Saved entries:
[Start of Attachment]

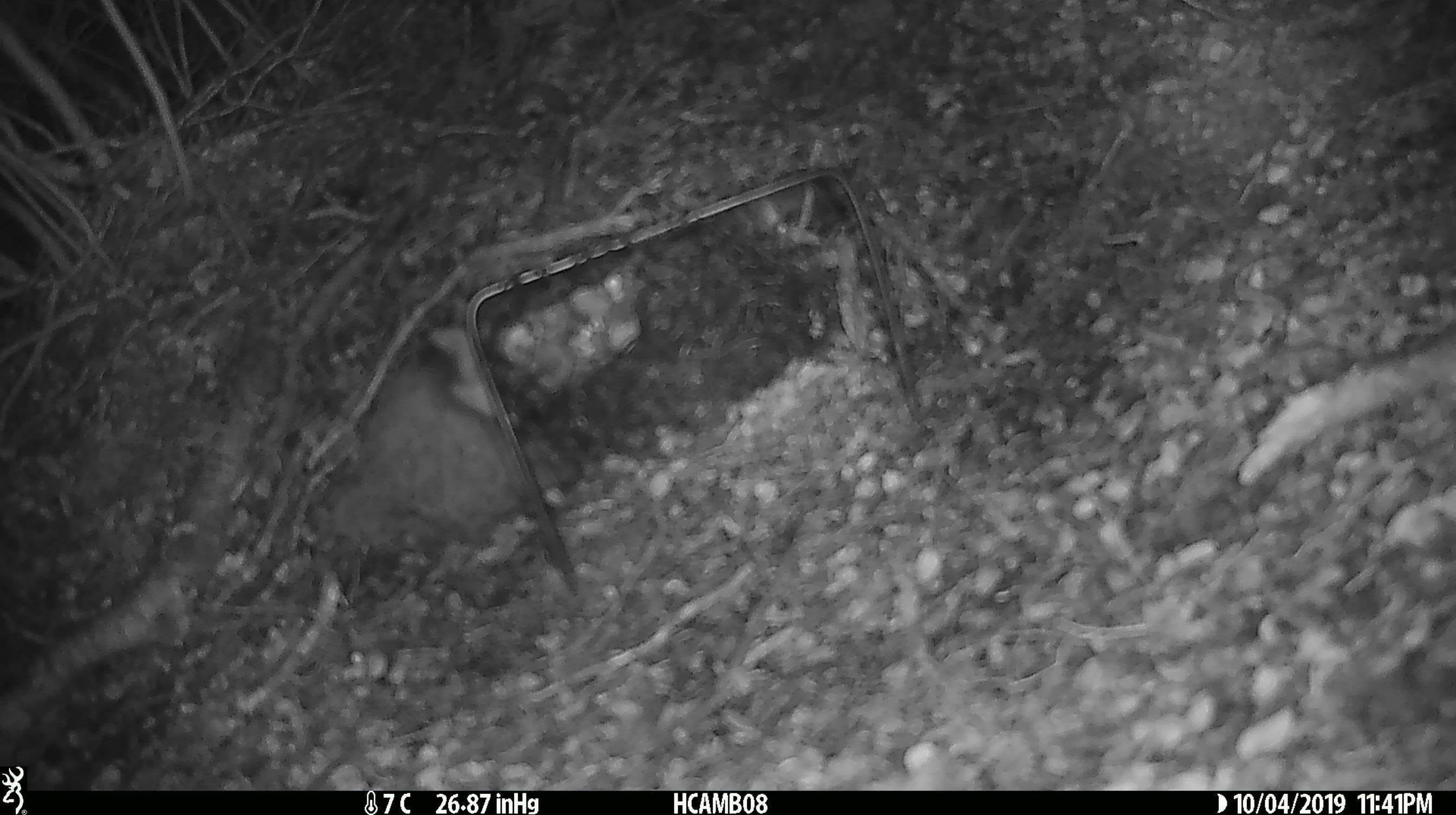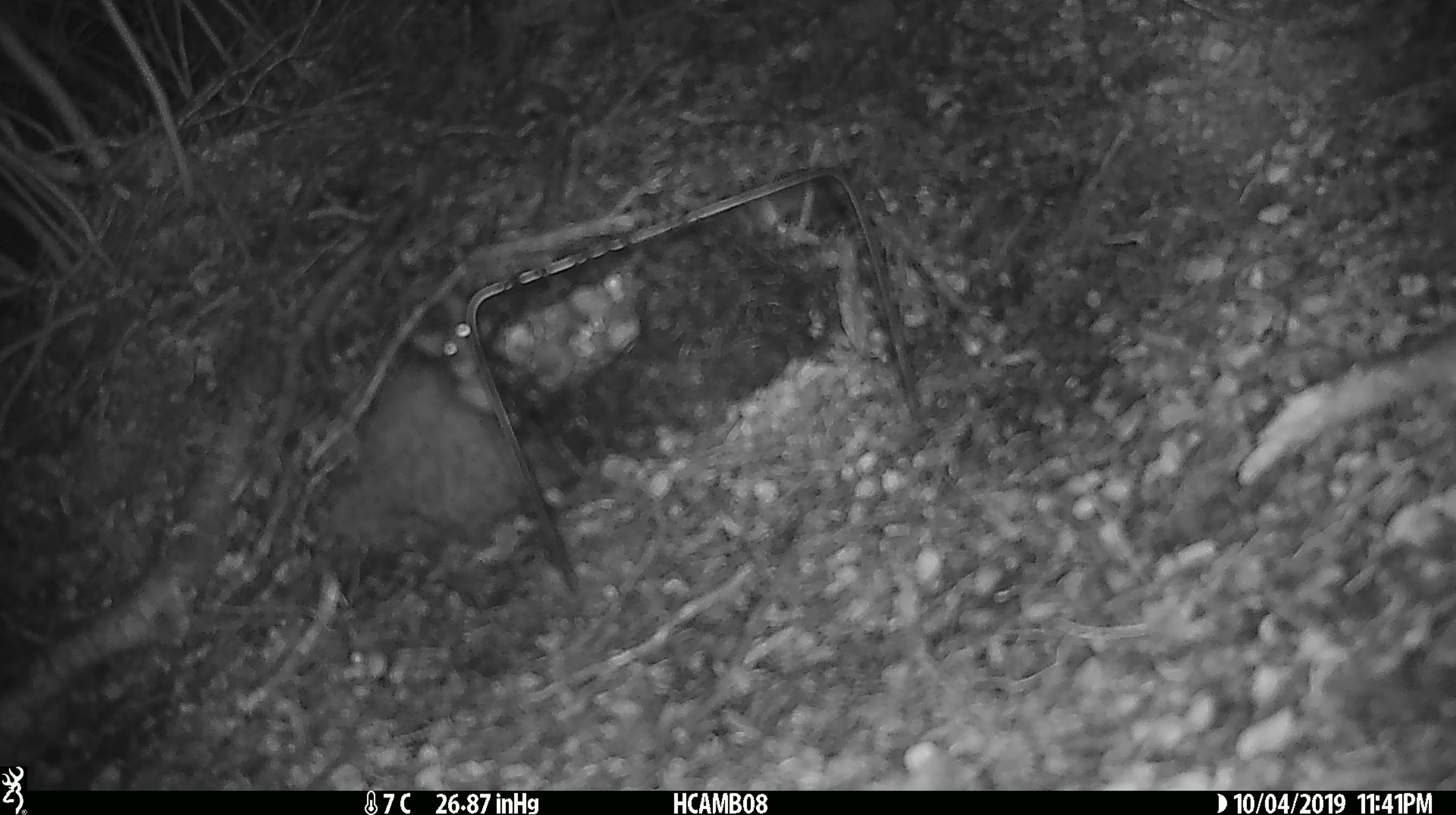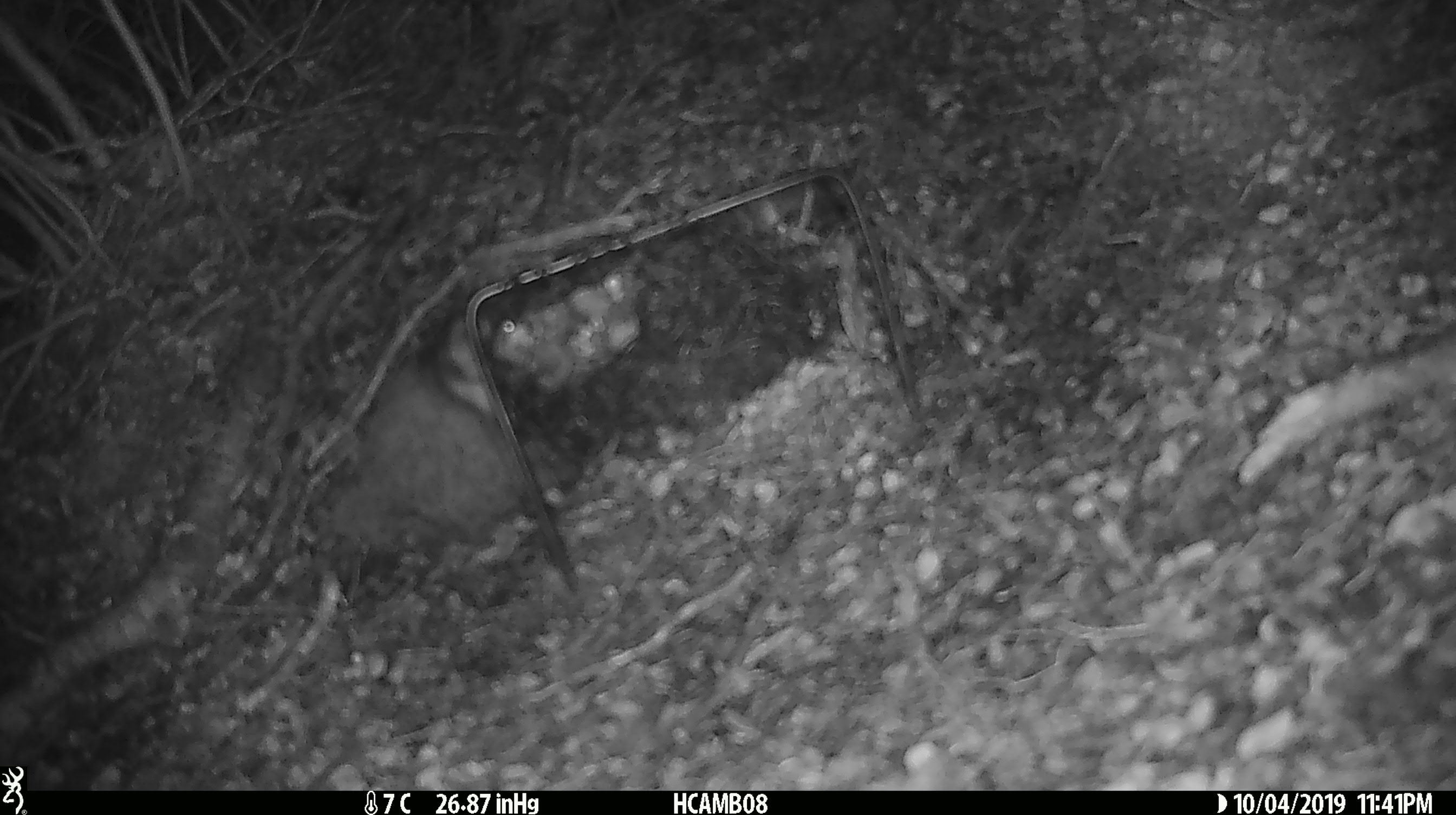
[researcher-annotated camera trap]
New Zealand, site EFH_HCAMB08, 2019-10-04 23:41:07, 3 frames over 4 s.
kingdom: Animalia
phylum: Chordata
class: Mammalia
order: Rodentia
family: Muridae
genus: Mus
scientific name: Mus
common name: mouse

[End of Attachment]

## TASK TO CARRY OUT
Set down, unchanged, the line that contains "class: Mammalia" together with every later line in the records, through the last one.

## PROBLEM SOLUTION
class: Mammalia
order: Rodentia
family: Muridae
genus: Mus
scientific name: Mus
common name: mouse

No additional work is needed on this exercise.